In its 2022 budget request, released in late May, the NNSA said it would manufacture the first production unit W80-4 warhead by fiscal year 2025. The warhead is for the Long Range Standoff weapon being made by Raytheon. First production units, in NNSA parlance, are test articles that are torn down and analyzed to demonstrate a weapon is ready for mass production.
The Air Force wants to deploy both the Long Range Standoff beginning in 2030 or so. The NNSA’s Lawrence Livermore National Laboratory in California is the design agency for W80-4.

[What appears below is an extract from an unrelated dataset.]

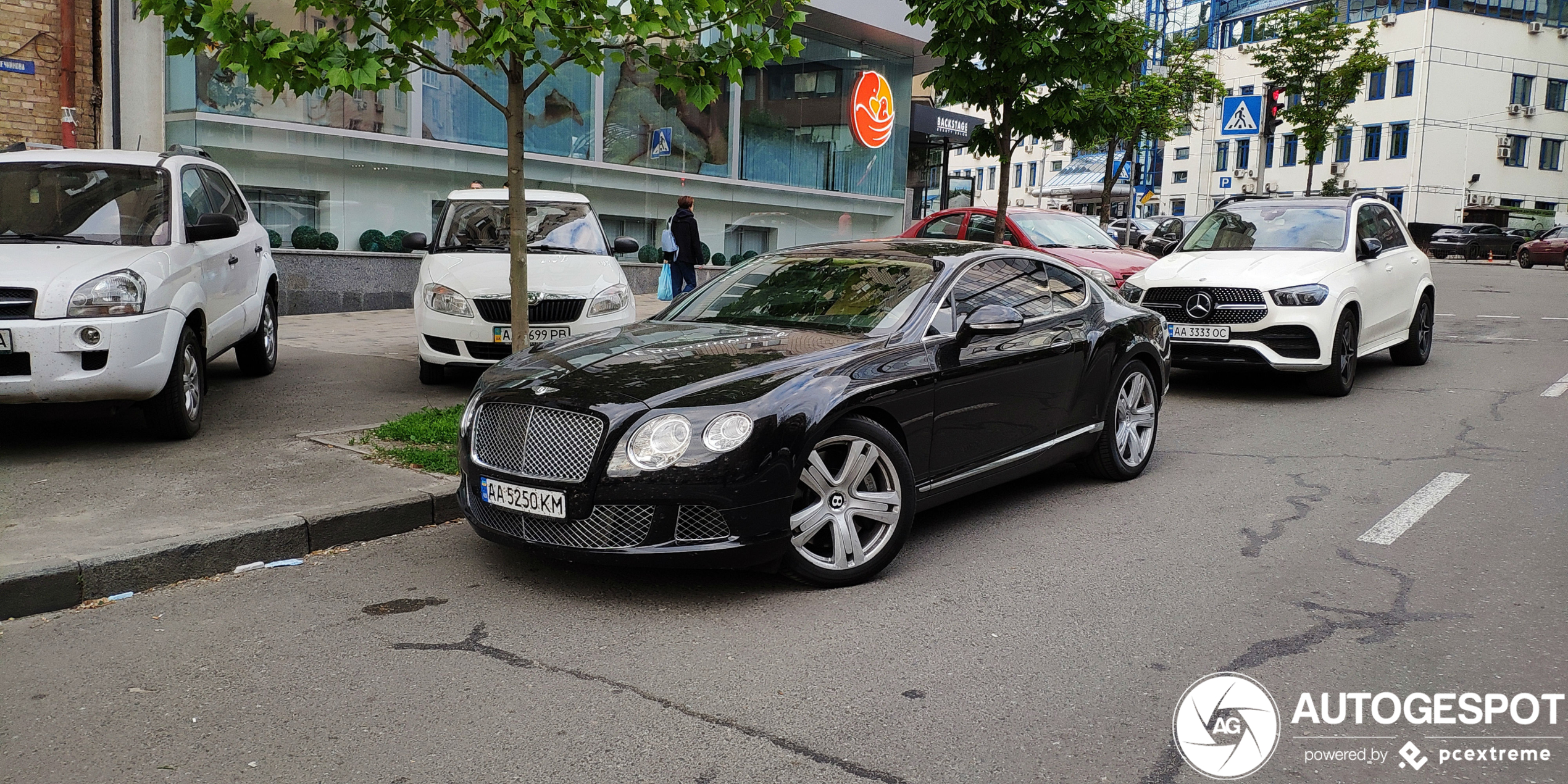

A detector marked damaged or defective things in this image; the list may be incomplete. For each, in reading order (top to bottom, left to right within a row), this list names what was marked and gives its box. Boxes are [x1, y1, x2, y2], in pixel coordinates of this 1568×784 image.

Based on the weapon’s classified Weapons Design and Cost Report report, the NNSA estimates W80-4 will cost about $11.2 billion over the roughly 12 years running 2019 through 2031. The Air Force plans to buy about 1,000 Long Range Standoff Weapon missiles, the non-profit Federation of American Scientists estimates.
For fiscal year 2022, NNSA requested about $1.1 billion for W80-4 in fiscal year 2022, up around 8% compared with the 2021 appropriation of $1 billion or so. The agency also seeks $10 million for a W80-4 ALT-SLCM program, which would help mate a variant of the air-launched warhead with a planned low-yield, sea-launched cruise missile authorized by Congress at the request of the Donald Trump administration but not yet built.